As if I didn’t feel guilty and childless enough.
“Mr. Parcewell.” In the bathroom, one of the paramedics took hold of James’s shoulder. “Mr. Parcewell, sir, stay with me,” the medic said again, his voice urgent.
I rushed into the bathroom and saw that James’s head had lolled to one side and his eyes had rolled back. He was unconscious. I lurched forward, reaching for him, but a pair of hands held me back.
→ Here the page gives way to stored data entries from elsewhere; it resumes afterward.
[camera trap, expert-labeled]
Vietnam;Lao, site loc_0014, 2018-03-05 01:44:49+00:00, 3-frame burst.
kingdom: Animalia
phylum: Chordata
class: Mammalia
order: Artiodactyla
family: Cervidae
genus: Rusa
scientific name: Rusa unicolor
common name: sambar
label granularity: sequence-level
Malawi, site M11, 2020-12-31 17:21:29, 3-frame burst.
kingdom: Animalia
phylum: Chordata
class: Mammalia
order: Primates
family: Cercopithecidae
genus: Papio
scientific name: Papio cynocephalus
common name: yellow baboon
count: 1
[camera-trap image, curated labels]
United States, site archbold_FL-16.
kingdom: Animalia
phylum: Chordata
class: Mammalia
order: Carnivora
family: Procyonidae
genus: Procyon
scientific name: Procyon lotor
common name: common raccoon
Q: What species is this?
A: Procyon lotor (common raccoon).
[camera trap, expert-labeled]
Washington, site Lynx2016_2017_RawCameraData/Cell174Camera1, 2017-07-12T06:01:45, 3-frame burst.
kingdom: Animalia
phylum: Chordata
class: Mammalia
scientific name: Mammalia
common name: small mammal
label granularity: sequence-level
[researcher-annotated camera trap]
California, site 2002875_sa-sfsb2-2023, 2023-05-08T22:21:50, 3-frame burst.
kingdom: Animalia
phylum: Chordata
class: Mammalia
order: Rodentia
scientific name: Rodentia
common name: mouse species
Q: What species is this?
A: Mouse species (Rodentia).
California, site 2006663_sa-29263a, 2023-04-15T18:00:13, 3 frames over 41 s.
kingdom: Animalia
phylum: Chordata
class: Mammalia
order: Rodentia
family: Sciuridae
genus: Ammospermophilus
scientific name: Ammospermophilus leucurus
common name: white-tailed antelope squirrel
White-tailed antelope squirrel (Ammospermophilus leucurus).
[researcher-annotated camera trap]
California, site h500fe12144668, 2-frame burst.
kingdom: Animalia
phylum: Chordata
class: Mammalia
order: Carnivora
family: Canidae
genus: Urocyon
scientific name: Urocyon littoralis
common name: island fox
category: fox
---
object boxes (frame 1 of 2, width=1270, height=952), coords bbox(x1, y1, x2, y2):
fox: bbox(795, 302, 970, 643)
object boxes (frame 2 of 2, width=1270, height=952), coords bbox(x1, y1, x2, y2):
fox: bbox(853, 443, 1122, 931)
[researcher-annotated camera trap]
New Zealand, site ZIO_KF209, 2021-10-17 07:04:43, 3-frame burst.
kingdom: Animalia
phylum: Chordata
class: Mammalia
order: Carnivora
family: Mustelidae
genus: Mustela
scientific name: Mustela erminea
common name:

At once there was a flurry of activity: unintelligible messages relayed on radios, the shriek of steel as a gurney was brought in from the hallway. Several men lifted my husband from the floor, his arms drooping on either side of him. I began to sob, and the hotel staff stepped into the hallway to clear the space; even they looked fearful, and the woman in the navy blue suit trembled slightly as she nervously adjusted her uniform. A quiet soberness fell over the room as the paramedics, well trained, made quick work of getting James onto the gurney and out of the bathroom.
They rushed James into the hall and toward the elevators. In a matter of seconds, the space had emptied, leaving just me and a single medic. A moment ago, he’d been on a phone call at the edge of the room, near the window. Now, he kneeled on the floor near the table and unzipped the front pocket of a large canvas bag.
“I can go with him, in the ambulance?” I asked through tears, already making my way to the door.
“You can ride along with us, yes, ma’am.” This gave me a measure of comfort, though something in his cool tone concerned me, and he appeared hesitant to look me in the eye. Then, my breath caught. Next to the medic’s bag, I saw my notebook, which had fallen open to a page of my notes from earlier that morning. “I’ll be bringing this along,” he said, lifting my notebook from the floor. “We have two officers waiting at the hospital. They’d like to discuss a few things with you.”
“O-officers?” I stammered. “I don’t understand—”
The medic looked hard at me. Then, with a steady motion of his hand, he pointed to my handwriting at the top of the notebook page:
Quantities of non-poisons needed to kill.